Vanbo wasn’t surprised that Korvo had forgotten he was coming, either. It was the same old story—Korvo made five separate booty calls, and Vanbo was the first to respond. Vanbo never understood why Korvo went through the effort of copy-pasting the same “I’m horny, come over” text to five different people. As high as Korvo’s GPA was, Korvo still hadn’t figured out that he always got horny at the same time when Vanbo was heading home after working the night shift at his bar. On top of that, they were neighbors. 

Vanbo let himself in, then left his boots next to Korvo’s at the door. “Why’s it so dark in here?” 

He flicked on the lights. Korvo flinched and shaded his eyes, but eventually adjusted. 

Vanbo swore that Korvo must have at least subconsciously knew that he was coming, from all the empty beer cans scattered on the floor. Korvo was always comfortable with showing his worst side to Vanbo. “I’m guessing your date with pink-gem didn’t go so well?” He shoved a box of chocolates into Korvo’s hands. “Here.”

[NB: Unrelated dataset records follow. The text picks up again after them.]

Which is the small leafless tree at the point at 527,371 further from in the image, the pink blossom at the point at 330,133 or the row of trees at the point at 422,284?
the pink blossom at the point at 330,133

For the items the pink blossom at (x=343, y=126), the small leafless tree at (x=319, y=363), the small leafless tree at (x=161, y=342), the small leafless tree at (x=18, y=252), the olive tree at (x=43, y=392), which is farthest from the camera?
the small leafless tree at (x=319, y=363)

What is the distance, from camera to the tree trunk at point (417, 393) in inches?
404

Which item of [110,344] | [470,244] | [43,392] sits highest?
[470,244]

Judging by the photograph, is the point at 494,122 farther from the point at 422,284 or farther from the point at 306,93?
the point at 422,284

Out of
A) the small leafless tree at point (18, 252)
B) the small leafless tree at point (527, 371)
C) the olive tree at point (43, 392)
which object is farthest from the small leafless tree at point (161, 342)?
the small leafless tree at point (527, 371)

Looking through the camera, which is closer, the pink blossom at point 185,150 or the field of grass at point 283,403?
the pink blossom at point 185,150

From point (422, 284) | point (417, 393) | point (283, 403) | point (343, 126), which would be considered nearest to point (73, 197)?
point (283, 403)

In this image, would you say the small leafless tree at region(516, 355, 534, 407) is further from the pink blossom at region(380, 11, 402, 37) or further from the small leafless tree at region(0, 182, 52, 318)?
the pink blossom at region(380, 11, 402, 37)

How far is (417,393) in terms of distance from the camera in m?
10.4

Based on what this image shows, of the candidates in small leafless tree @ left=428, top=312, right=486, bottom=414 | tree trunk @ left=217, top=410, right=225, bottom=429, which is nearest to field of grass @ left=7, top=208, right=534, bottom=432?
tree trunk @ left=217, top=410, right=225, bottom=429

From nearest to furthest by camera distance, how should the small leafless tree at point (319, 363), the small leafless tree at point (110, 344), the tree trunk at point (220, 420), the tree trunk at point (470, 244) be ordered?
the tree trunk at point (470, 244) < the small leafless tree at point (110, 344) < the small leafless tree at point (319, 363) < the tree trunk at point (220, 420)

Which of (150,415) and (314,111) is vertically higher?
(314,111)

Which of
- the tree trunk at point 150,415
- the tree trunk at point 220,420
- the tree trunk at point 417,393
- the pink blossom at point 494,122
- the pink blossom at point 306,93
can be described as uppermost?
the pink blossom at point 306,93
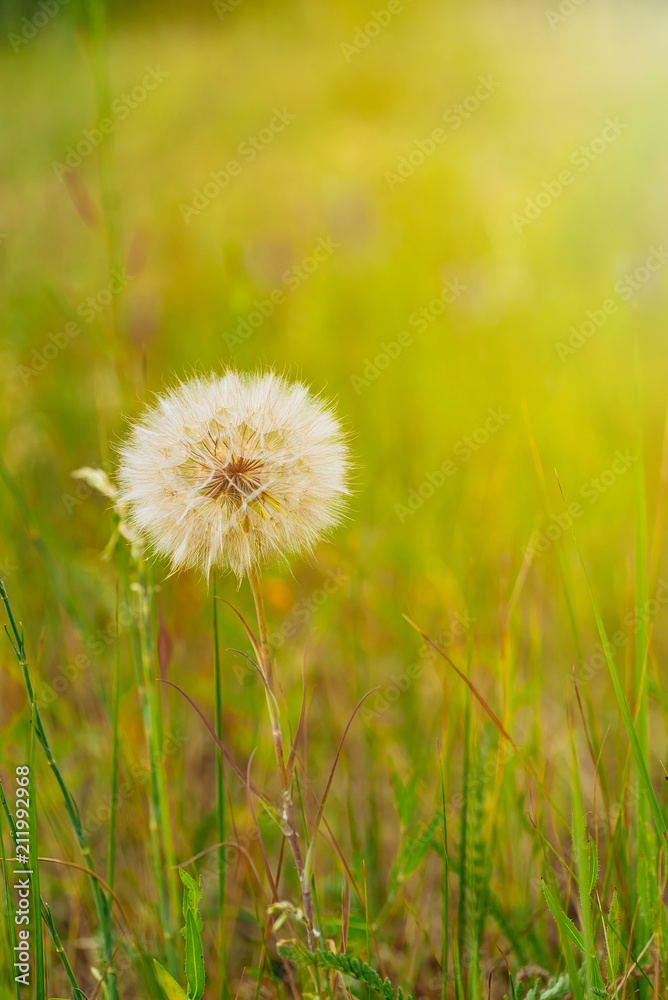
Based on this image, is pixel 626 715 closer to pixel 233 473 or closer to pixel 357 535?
pixel 233 473

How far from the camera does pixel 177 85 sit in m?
5.70

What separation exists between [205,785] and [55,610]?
0.76 metres

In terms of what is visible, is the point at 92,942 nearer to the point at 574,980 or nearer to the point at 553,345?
the point at 574,980

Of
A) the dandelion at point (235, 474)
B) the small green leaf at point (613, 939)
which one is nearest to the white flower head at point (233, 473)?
the dandelion at point (235, 474)

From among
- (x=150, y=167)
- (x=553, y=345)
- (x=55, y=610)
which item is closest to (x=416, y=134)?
(x=150, y=167)

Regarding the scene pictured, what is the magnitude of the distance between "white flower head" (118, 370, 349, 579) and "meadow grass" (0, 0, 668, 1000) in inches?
3.6

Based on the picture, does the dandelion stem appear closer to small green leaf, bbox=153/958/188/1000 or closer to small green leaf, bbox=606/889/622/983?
small green leaf, bbox=153/958/188/1000

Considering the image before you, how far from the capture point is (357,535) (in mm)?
2021

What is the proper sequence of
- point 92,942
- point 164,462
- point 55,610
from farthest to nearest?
point 55,610 < point 92,942 < point 164,462

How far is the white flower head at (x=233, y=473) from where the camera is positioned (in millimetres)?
951

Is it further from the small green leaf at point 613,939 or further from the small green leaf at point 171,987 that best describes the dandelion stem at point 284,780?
the small green leaf at point 613,939

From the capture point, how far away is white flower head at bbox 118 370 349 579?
951 millimetres

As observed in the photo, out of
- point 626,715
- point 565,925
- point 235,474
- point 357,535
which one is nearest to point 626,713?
point 626,715

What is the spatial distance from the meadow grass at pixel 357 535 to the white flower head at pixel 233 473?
9 cm
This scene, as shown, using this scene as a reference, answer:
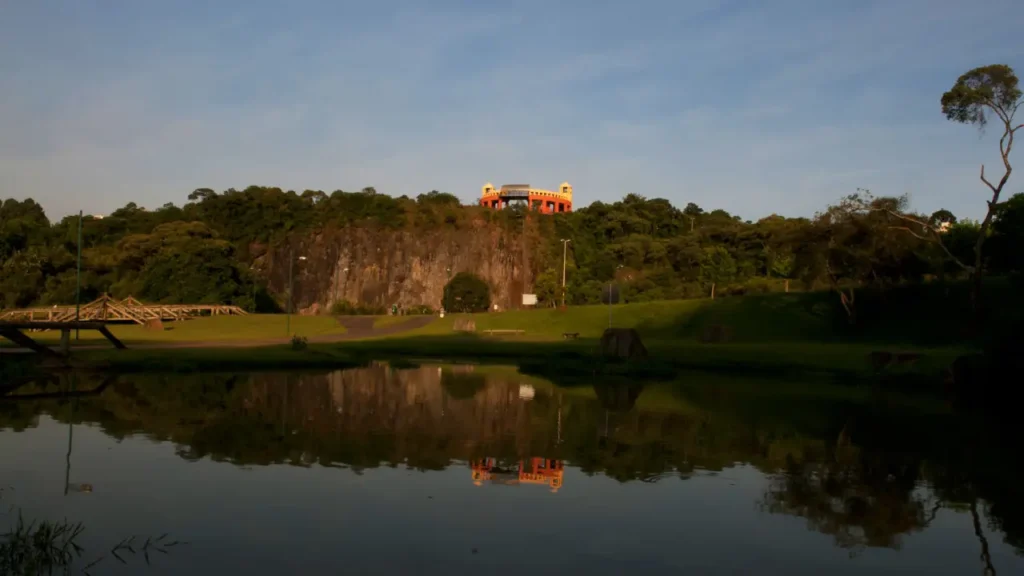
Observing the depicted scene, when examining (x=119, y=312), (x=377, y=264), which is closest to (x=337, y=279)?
(x=377, y=264)

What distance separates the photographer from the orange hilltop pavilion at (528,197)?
158 meters

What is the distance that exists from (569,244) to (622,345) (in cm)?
8555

Korvo recognized the pink bow on the gold packaging. It was his favorite brand, the Michel Cluizel Chocolate Truffles that he always used to get on paydays, before he was old enough to worry about rent. “What’s this for?” Korvo didn’t realize that Vanbo remembered little things like that, but then again, it must have been inevitable, considering how long they’ve known each other. Vanbo used to be a waiter at the restaurant Korvo used to work at, but he quit shortly after Korvo did, to open up his bar. He knew Vanbo’s favorite candy too. Anything cinnamon-flavored. 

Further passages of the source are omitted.